Cork University Hospital (CUH) and the Mercy Hospital are “struggling with very high attendances at the moment” according to the head of the HSE.
Liam Woods, HSE National Director of Acute Hospitals, was speaking at the launch of the HSE’S Winter Plan.
Speaking on RTÉ Mr Woods said he had been in CUH and the Mercy this week and said that they’re struggling, while the system as a whole is under pressure.
It comes as figures released to Fianna Fáil show almost 2,000 elderly people were left waiting in Emergency Departments (EDs) at Cork hospitals for more than 24 hours in 2019.
1,508 patients over 75 were waiting for more than 24 hours at CUH up to November 6 this year. There were a further 450 people affected at the Mercy - bringing the total to 1,958.
Just University Hospital Limerick and Galway University Hospital came out ahead of CUH in the figures.
Nationally, 13,466 patients over 75 were left waiting for more than 24 hours in 2019.

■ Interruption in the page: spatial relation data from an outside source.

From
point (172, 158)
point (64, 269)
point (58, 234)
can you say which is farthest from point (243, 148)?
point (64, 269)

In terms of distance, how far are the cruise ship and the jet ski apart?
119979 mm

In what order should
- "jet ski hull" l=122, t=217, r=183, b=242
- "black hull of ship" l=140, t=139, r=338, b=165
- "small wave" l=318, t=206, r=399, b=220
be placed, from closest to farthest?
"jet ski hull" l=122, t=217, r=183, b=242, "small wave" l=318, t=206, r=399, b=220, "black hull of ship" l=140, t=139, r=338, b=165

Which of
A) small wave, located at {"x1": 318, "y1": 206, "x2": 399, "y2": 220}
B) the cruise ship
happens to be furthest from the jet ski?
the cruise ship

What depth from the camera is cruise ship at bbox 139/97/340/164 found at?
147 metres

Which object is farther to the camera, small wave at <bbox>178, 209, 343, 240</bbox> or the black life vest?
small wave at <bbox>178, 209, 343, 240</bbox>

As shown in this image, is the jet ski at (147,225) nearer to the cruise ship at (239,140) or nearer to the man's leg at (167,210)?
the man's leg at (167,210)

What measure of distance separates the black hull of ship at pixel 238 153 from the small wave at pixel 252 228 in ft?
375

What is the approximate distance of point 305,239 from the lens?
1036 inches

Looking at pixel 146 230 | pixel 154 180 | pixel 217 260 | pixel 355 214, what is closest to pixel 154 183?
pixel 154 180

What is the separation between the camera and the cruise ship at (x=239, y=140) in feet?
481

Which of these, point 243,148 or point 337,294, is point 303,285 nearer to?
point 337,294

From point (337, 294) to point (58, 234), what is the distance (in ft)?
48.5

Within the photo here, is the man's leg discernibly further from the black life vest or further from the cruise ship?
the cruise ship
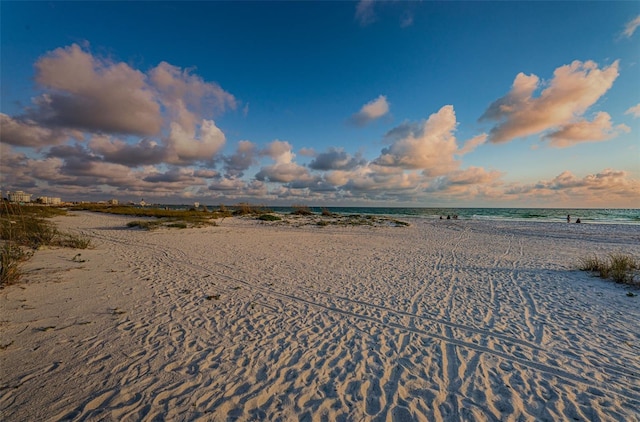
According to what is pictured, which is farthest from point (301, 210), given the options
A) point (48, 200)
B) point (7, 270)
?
point (48, 200)

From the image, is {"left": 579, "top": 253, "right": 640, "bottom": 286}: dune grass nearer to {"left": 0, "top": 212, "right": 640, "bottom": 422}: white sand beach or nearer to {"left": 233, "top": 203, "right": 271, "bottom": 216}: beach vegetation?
{"left": 0, "top": 212, "right": 640, "bottom": 422}: white sand beach

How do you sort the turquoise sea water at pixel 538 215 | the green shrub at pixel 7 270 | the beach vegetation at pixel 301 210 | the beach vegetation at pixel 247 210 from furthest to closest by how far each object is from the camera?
the turquoise sea water at pixel 538 215
the beach vegetation at pixel 301 210
the beach vegetation at pixel 247 210
the green shrub at pixel 7 270

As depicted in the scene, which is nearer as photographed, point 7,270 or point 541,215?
point 7,270

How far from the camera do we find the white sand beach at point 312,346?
340 centimetres

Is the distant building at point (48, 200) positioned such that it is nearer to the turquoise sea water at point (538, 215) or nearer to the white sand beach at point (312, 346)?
the turquoise sea water at point (538, 215)

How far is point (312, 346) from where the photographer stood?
15.6ft

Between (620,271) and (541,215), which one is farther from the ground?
(620,271)

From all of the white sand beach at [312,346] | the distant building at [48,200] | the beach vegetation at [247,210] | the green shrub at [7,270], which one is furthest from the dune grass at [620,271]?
the distant building at [48,200]

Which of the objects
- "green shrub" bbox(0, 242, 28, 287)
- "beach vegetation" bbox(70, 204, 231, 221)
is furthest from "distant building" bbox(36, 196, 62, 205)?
"green shrub" bbox(0, 242, 28, 287)

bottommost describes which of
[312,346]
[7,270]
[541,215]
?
[541,215]

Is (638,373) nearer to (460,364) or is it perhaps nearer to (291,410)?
(460,364)

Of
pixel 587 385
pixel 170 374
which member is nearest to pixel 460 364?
pixel 587 385

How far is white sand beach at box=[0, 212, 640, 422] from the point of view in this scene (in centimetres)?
340

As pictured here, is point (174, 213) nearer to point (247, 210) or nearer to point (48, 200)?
point (247, 210)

Figures for CUH in October alone show 176 elderly people waiting for an extended period of time, which is the same as the entire Dublin Midlands Hospital Group. Meanwhile, at the Mercy the figure was 34 for last month.
The HSE say that the number of older people presenting to EDs is growing higher. They say that the elderly are much more likely to be admitted to hospital, and will stay twice as long as other people.

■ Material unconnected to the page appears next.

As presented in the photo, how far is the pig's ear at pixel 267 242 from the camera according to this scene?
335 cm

Meanwhile, they say that as a consequence, when patients wait on trolleys a higher number of patients waiting are in the older persons category and particularly in the greater than 75 years category.

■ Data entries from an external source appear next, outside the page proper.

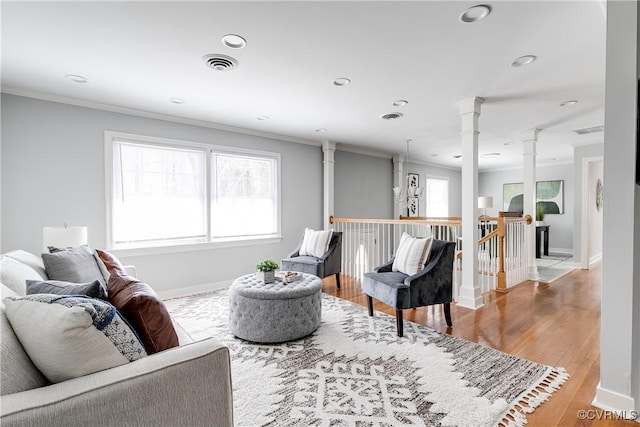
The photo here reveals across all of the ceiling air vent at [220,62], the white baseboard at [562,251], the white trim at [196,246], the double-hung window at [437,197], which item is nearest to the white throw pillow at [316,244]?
the white trim at [196,246]

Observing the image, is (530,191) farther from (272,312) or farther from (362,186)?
(272,312)

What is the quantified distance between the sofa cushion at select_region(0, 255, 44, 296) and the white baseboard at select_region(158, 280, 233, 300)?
211cm

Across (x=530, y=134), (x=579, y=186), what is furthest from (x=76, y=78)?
(x=579, y=186)

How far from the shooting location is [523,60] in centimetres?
252

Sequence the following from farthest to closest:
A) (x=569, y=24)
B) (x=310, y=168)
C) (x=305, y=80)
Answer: (x=310, y=168) → (x=305, y=80) → (x=569, y=24)

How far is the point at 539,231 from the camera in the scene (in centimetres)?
750

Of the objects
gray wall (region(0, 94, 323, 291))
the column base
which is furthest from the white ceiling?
the column base

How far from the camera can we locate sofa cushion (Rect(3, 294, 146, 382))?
37.8 inches

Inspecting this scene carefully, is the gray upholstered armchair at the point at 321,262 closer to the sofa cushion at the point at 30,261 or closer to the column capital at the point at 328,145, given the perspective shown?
the column capital at the point at 328,145

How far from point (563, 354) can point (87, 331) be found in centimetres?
312

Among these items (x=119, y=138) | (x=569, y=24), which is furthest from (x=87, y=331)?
(x=119, y=138)

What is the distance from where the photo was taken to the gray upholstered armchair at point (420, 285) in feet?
8.88

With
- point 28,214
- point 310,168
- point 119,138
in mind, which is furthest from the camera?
point 310,168

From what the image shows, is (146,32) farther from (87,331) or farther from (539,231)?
(539,231)
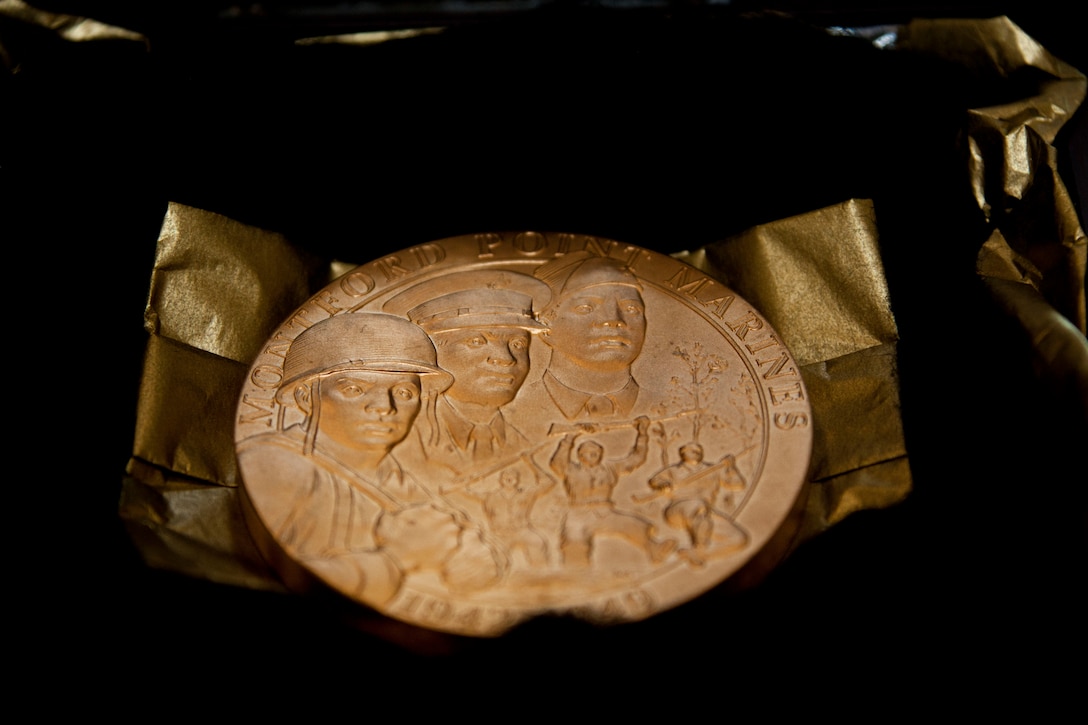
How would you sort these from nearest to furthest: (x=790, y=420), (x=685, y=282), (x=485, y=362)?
(x=790, y=420) → (x=485, y=362) → (x=685, y=282)

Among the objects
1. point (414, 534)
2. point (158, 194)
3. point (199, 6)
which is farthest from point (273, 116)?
point (414, 534)

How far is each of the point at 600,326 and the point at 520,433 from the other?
0.26 m

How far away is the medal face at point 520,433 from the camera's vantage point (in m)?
1.34

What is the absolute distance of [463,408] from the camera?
1.57 meters

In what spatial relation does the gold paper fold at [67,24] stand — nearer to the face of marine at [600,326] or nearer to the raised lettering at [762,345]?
the face of marine at [600,326]

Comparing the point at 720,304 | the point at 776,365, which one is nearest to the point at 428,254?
the point at 720,304

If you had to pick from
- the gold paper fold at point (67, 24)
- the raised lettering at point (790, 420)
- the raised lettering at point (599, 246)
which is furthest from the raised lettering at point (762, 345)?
the gold paper fold at point (67, 24)

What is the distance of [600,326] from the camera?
5.41 feet

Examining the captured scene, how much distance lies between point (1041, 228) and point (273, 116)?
1573 mm

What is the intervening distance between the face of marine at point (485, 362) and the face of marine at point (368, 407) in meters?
0.08

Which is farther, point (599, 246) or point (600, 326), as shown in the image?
point (599, 246)

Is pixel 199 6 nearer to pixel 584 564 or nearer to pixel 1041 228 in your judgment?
pixel 584 564

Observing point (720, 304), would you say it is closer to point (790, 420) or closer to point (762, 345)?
point (762, 345)

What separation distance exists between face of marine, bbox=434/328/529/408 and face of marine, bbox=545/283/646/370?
8 centimetres
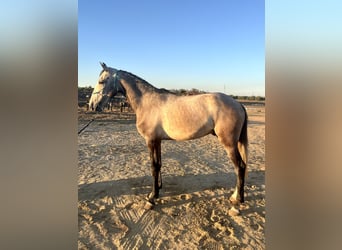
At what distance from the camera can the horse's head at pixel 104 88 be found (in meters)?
3.02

Fianna Fáil by-election candidate for Cork North Central, Cllr Pádraig O’Sullivan said the Cork figures are not acceptable: “Unfortunately, older people in Cork seem to be suffering the most with one in seven of all over 75s spending more than 24 hours on a trolley doing so at either CUH or the Mercy.
“These are devastating figures in themselves, but behind each and every number is a vulnerable person, more often than not in pain or distress,” he added.